I'm hoping that in a couple months I'll have a wonderful story of garden redemption for you, where in the midst of a summer that has felt like an inhospitable rain forest a large harvest was gathered and preserved, in a timely manner, too.
So far this season, our garden is dismal. While it seems like the world is canning billions of quarts of green beans, our beans don't amount to a hill of beans. The peppers we rely on are missing in inaction. We had a decent berry harvest, and there can still be a turn around with the corn and tomatoes, but overall it's been a little frightening. You see, we rely on what we grow to feed us throughout the year, especially during the lean months of late winter. While growing anything is never a guarantee of a bountiful harvest, I still feel like digging a hole with my pitchfork and climbing into it. The main thing stopping me is the heat and exertion it would take to dig a hole at this point. Oh, and the humidity. I should have planted mango trees and bananas.

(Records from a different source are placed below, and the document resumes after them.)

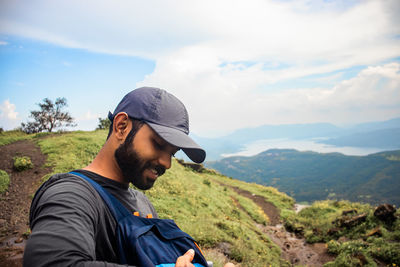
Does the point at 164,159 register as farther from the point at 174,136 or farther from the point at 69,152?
the point at 69,152

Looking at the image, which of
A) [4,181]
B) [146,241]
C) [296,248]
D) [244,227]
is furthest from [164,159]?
[296,248]

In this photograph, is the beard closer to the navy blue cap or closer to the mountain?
the navy blue cap

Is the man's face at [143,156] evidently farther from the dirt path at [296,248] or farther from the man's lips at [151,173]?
the dirt path at [296,248]

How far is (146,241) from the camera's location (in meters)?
1.38

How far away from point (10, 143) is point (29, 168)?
6.14 metres

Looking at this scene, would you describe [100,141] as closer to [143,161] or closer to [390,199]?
[143,161]

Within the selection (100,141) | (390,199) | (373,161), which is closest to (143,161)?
(100,141)

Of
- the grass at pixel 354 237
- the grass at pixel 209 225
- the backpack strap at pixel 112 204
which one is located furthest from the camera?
the grass at pixel 354 237

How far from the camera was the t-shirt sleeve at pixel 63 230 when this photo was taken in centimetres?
93

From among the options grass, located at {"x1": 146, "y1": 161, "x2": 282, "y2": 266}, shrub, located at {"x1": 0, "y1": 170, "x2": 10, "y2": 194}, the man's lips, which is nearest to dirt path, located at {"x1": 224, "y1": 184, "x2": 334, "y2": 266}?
grass, located at {"x1": 146, "y1": 161, "x2": 282, "y2": 266}

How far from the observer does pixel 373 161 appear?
6752 inches

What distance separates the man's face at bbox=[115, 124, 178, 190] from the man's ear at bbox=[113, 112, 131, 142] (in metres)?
0.07

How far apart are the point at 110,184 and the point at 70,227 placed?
2.34 ft

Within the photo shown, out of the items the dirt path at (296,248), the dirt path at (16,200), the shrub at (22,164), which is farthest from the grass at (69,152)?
the dirt path at (296,248)
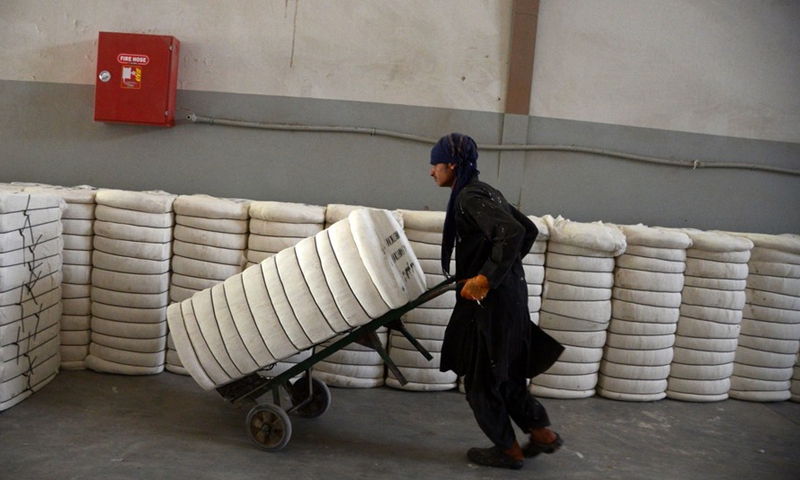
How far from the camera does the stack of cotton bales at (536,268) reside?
4566mm

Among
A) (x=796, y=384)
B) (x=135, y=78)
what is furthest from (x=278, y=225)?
(x=796, y=384)

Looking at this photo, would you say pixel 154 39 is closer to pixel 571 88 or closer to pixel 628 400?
pixel 571 88

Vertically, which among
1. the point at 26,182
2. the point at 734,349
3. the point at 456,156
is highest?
the point at 456,156

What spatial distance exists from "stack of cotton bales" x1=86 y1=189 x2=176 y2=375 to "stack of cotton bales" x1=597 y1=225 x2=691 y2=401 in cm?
301

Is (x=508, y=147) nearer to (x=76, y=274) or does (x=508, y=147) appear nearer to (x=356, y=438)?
(x=356, y=438)

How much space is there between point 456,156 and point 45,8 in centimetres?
373

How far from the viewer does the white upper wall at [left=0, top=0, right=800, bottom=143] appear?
17.3 ft

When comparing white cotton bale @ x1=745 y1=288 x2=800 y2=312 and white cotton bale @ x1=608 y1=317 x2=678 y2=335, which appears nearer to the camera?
white cotton bale @ x1=608 y1=317 x2=678 y2=335

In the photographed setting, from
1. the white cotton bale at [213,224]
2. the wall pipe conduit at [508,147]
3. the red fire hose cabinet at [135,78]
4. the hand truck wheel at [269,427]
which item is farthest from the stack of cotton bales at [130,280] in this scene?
the hand truck wheel at [269,427]

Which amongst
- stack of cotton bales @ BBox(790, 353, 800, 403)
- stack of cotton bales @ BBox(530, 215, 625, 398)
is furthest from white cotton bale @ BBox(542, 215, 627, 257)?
stack of cotton bales @ BBox(790, 353, 800, 403)

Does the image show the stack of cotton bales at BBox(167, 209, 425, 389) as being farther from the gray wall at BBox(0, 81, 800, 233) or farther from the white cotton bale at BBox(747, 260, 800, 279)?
the white cotton bale at BBox(747, 260, 800, 279)

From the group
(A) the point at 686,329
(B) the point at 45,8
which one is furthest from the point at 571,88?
(B) the point at 45,8

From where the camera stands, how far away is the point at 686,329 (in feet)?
15.7

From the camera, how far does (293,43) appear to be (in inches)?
208
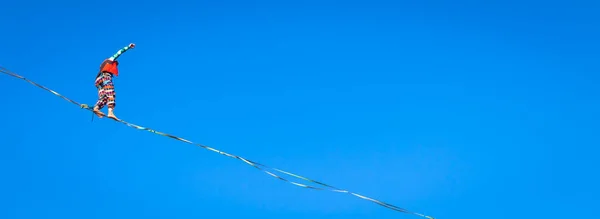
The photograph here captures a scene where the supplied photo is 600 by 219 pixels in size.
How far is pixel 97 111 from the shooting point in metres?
16.0

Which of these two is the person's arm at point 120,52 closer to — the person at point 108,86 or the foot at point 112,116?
the person at point 108,86

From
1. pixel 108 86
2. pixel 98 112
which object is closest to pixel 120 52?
pixel 108 86

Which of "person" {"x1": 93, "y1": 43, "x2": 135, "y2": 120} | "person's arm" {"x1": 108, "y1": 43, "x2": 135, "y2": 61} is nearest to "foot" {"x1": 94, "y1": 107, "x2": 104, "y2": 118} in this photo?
"person" {"x1": 93, "y1": 43, "x2": 135, "y2": 120}

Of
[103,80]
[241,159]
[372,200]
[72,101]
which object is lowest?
[372,200]

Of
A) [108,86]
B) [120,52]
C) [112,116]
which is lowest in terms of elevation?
[112,116]

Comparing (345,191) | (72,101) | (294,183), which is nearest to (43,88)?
(72,101)

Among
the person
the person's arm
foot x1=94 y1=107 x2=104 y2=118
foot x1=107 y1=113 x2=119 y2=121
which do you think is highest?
the person's arm

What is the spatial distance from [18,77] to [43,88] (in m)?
1.21

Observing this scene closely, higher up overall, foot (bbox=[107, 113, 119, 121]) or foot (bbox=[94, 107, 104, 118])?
foot (bbox=[94, 107, 104, 118])

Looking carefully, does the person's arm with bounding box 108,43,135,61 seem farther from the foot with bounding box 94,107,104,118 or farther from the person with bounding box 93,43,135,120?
the foot with bounding box 94,107,104,118

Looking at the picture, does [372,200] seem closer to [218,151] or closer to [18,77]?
[218,151]

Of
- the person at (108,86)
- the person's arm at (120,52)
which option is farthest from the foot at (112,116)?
the person's arm at (120,52)

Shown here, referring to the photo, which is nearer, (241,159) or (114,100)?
(241,159)

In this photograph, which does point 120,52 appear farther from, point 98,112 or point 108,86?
point 98,112
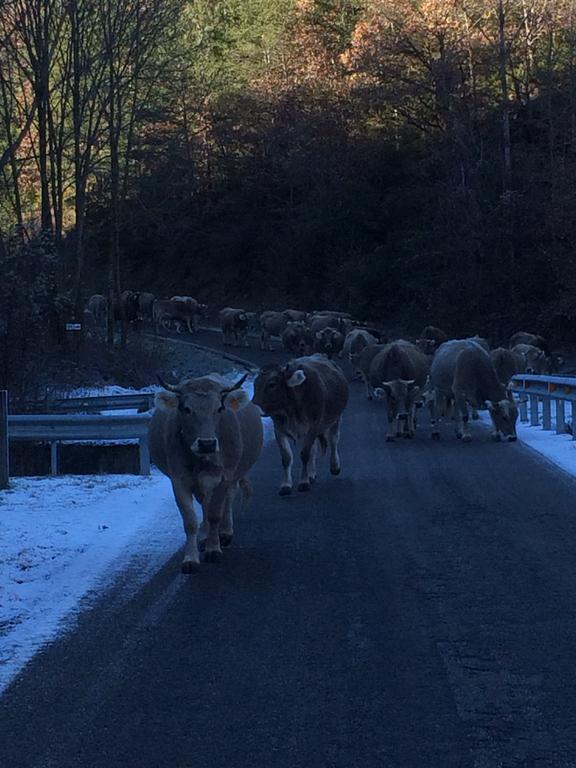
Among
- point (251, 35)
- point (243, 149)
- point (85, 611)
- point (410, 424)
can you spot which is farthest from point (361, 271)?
point (85, 611)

I've been thinking a lot about the cost of growing versus buying and
preserving. Would it be cheaper in the long run next year to buy boxes
of vegetables? I already do this with some things anyway, like peaches
and apples. Admittedly, I would miss the free gym membership that
gardening provides, and instant access to a perfect ripening tomato.
It's a hard call to make right now. I just hate waste, especially wasted efforts.
For some reason, waste has always been a bigger sin to me than plenty of other equal wrongs. When I
was a child, my mother clipped a picture out of the newspaper of a poor,
blind little girl and kept it at the table. Whenever I didn't want to
finish my meal or eat, she would threatened to send my food to this
child in the picture. I kid you not. Had she actually followed through, that would have suited me fine. At
least someone would have finished the meal. Maybe the blind girl actually
liked pork and cabbage, whereas I was just humoring everybody.
Thirty years later, a man gave me a tour of an enormous garden he shared with his son. Quite a patch, with a dazzling array of vegetables. It could have fed twenty people all year but it was only meant for five. I asked how he went about preserving all his goods, and who did the canning, etc.? "We don't bother with that," he said.
"What we don't eat just gets plowed under." I still wonder what my face looked like at that moment, and did he notice? He could have at least had the decency to mention a freezer. Just humor me, I thought.
One day I spilled some bird seed in the backyard, and felt bad about it. Not long after, I noticed a sunflower growing in that same spot, which I carefully dug up moved to my flower garden. It bloomed and is so far nicer than the decorative sunflowers I am intentionally growing with quality seed.
Like I said, I don't like to waste anything.